Commemoration of King Charles the Martyr, Trinity Parish, Clarksville

“But when the tenants saw the son, they said to themselves, “This is the heir; come, let us kill him and get his inheritance” (Matt. 18:4).

There’s a plaintive quality to the liturgies that used to mark the commemoration of King Charles the Martyr in the Church of England: a religious and political observance introduced, with the restoration of the monarchy, after the overthrow of the Cromwellian regime. This reversal of course, in both church and state, brought back the order that had vanished with the execution of Charles I, over a decade before. A diminished band of elderly bishops was restored to their sees; exiled politicians were suddenly back in favor; impoverished priests and royal hangers-on were once again eligible for office.

But all was not jubilation. Those who had been most closely involved in the judicial murder of Charles were mostly allowed to flee the country in their turn, but not all; there were scores to settle and further blood to shed. There was the lasting trauma of the English Civil War, between supporters of the King and supporters of Parliament, now concluded but not forgotten. There were also fresh divisions, as hundreds of clergymen who would not use the Prayer Book lost their positions and were ejected from their pulpits.

The note of lament that’s present in these traditional liturgies, stems, I think, from this aspect of the commemoration. It was introduced as a fast day, not a feast day, recognizing at least implicitly that there was a need to mourn, a need to do penance. Not just for the murdered King, the son of the householder in our parable today; but for the nation as a whole in the aftermath of the interregnum. The liturgies of the Daily Office and the Holy Communion appointed for this day were much more like the liturgies of Ash Wednesday than they were to any other commemoration. The air of supplication and penitence, and of sober recollection, lingers in these liturgies.

“We thy sinful creatures here assembled before thee, do, in the behalf of all the people of this land, humbly confess, that they were the crying sins of this Nation, which brought down this heavy judgement upon us…”. Or this, “… grant, that neither the splendor of any thing that is great, nor the conceit of any thing that is good in us, may withdraw our eyes from ourselves as sinful dust and ashes…”. Or this, “… grant, that this our land may be freed from the vengeance of his righteous blood, and thy mercy glorified in the forgiveness of our sins…”. It’s bracing stuff, you’ll agree, suitable for national mourning.

I won’t hold the restoration Church of England up as a perfect example of anything, but a vindictive political culture could learn something here from these liturgies.

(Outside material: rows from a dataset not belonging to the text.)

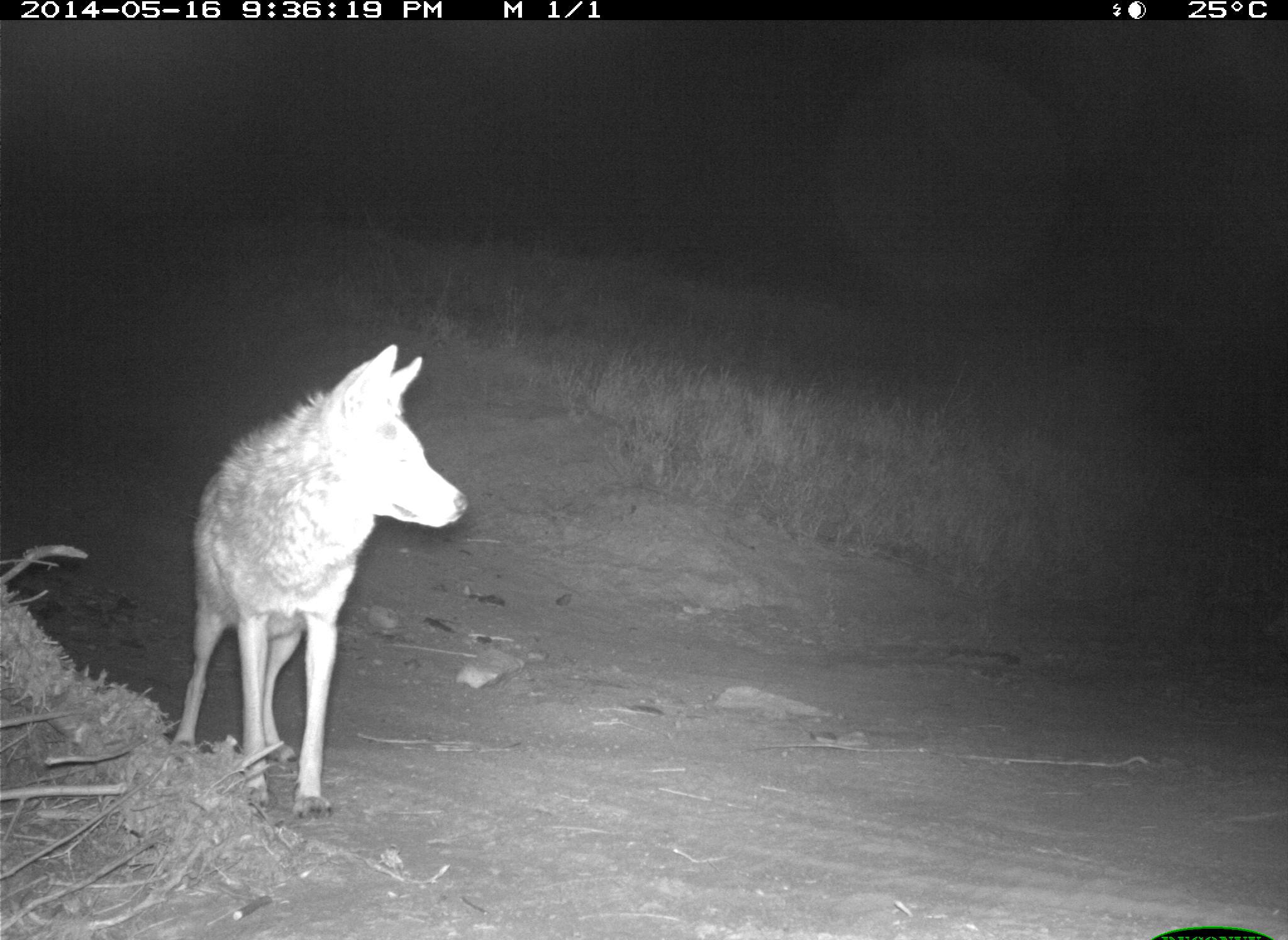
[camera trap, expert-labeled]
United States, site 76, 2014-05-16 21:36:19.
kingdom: Animalia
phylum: Chordata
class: Mammalia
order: Carnivora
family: Canidae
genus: Canis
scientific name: Canis latrans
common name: coyote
Coyote (Canis latrans).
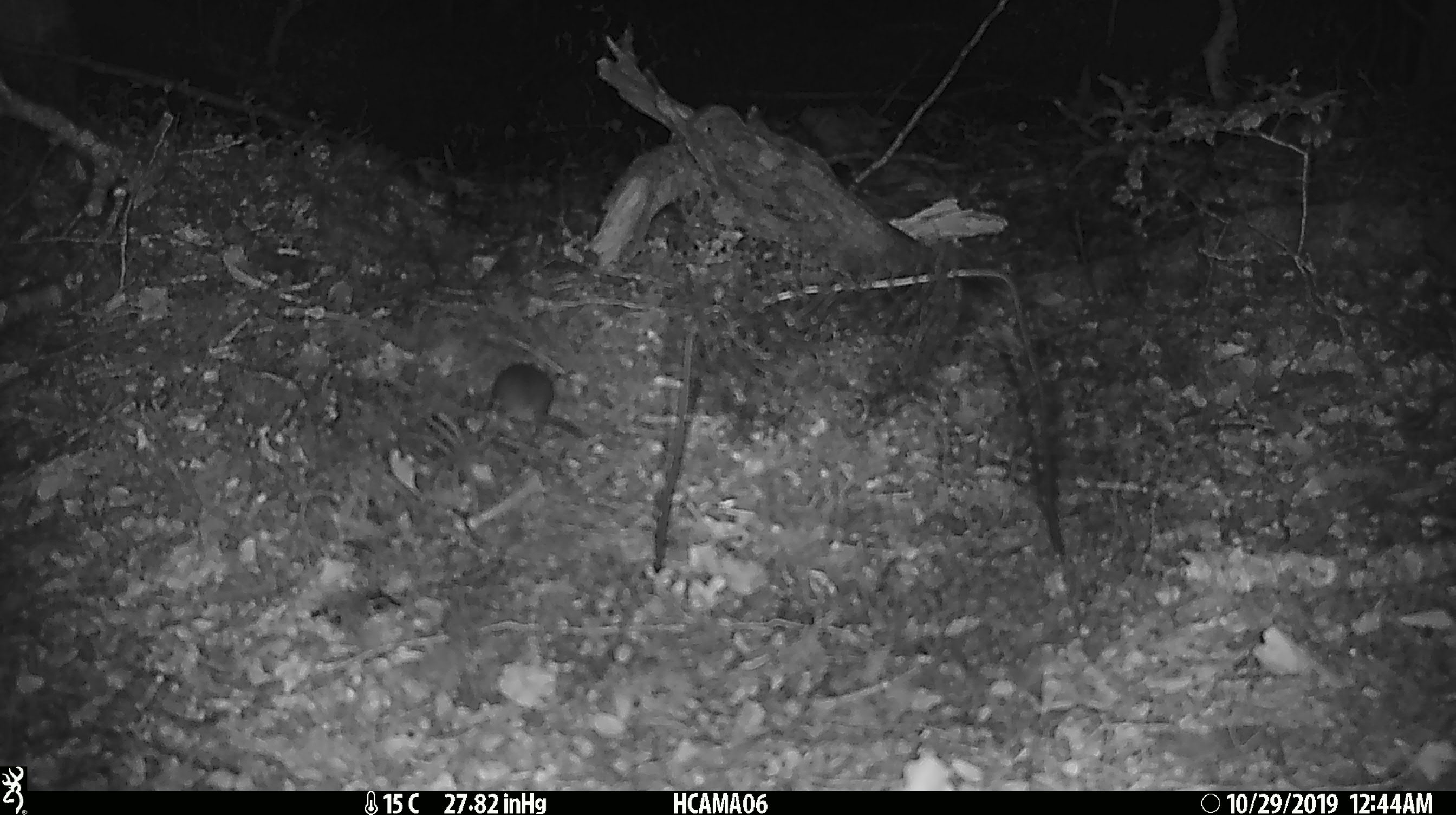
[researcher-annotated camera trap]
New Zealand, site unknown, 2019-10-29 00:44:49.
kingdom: Animalia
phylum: Chordata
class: Mammalia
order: Rodentia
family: Muridae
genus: Mus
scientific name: Mus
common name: mouse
Mouse (Mus).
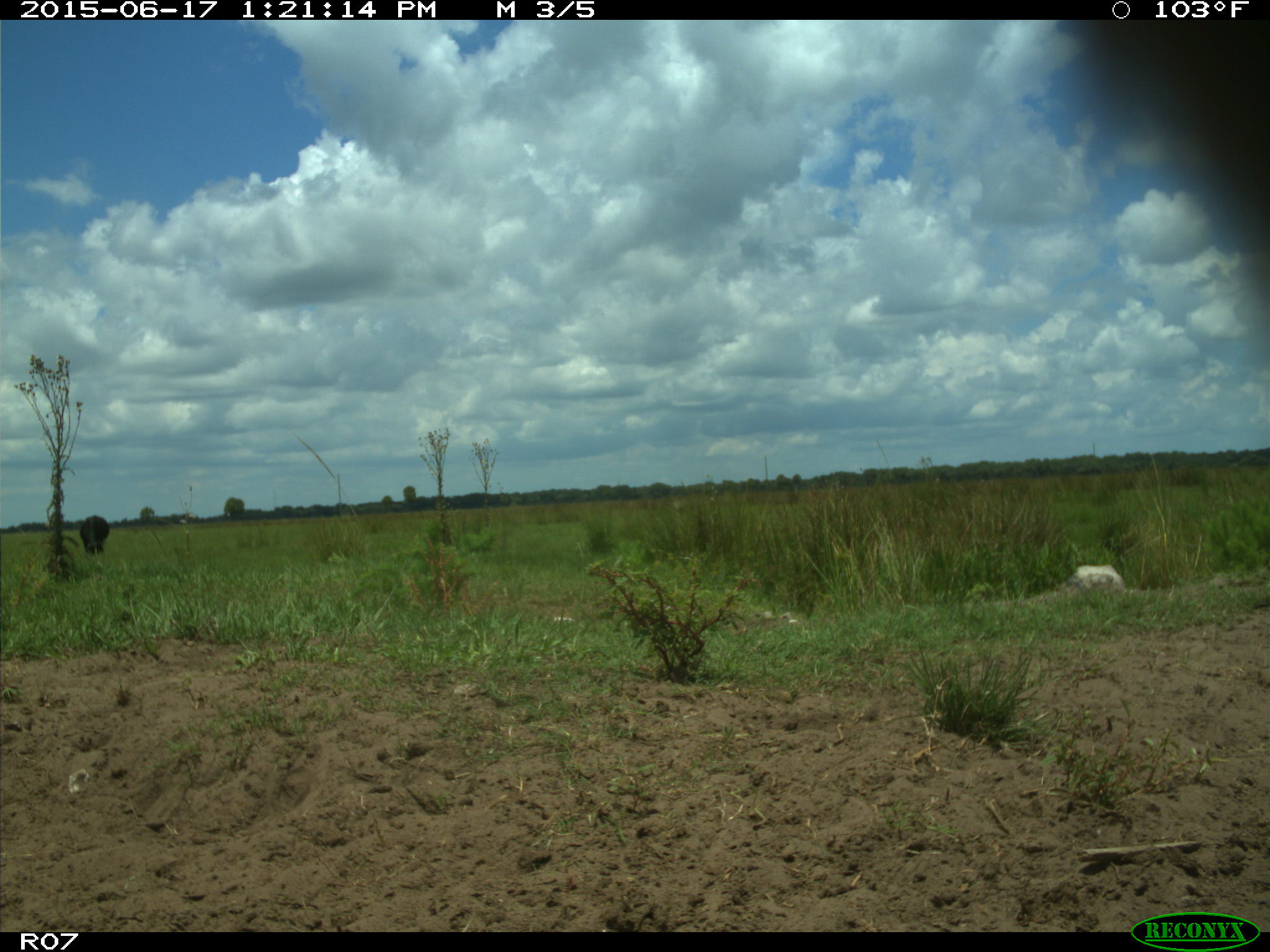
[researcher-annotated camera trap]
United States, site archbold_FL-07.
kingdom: Animalia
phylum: Chordata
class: Mammalia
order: Artiodactyla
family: Bovidae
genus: Bos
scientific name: Bos taurus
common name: domestic cow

In the face of trauma in national life, the instinct to go for the jugular of one’s political enemies is probably not the best. The place to be when there are times of testing is on one’s knees, begging God’s mercy. In its appointment of a day of fasting, and in its supplication for forgiveness, on this day, the framers of these liturgies got it right.

Today we commemorate the royal martyr, Charles Stuart, remembered after his death as a mainstay supporter of the Church of England. We join in the worship of God, not in the precise words of the 1662 liturgy, but in the same spirit of faith and penitence, and in grateful thanksgiving to God. We take stock at the present, in the midst of pandemic, which has more profoundly affected many places in the world, but not left us untouched.  We too seek the mercy of God.

People fret about this feast because they are not sure of the example that Charles set. Was he really a martyr of Christ, or more truly a political martyr? Much polemical ink has been spilt over this in the past, and I have no desire to add to it. Best, perhaps, to put it to one side.

But we could say, with St. Augustine, that the saints are those who desire that, above all, God be praised. The martyrs in his day suffered for speaking the truth, and, as he says, “among all the truths they speak this is the most important: that Christ rose from the dead and first displayed the immortality of the resurrection in his own body, and promised that it would come to us at the beginning of the new age…” (De civ. Dei 23:10). God be praised, for this truth, and for all his gifts given to his saints, who point the way ahead for us into the kingdom which never ends.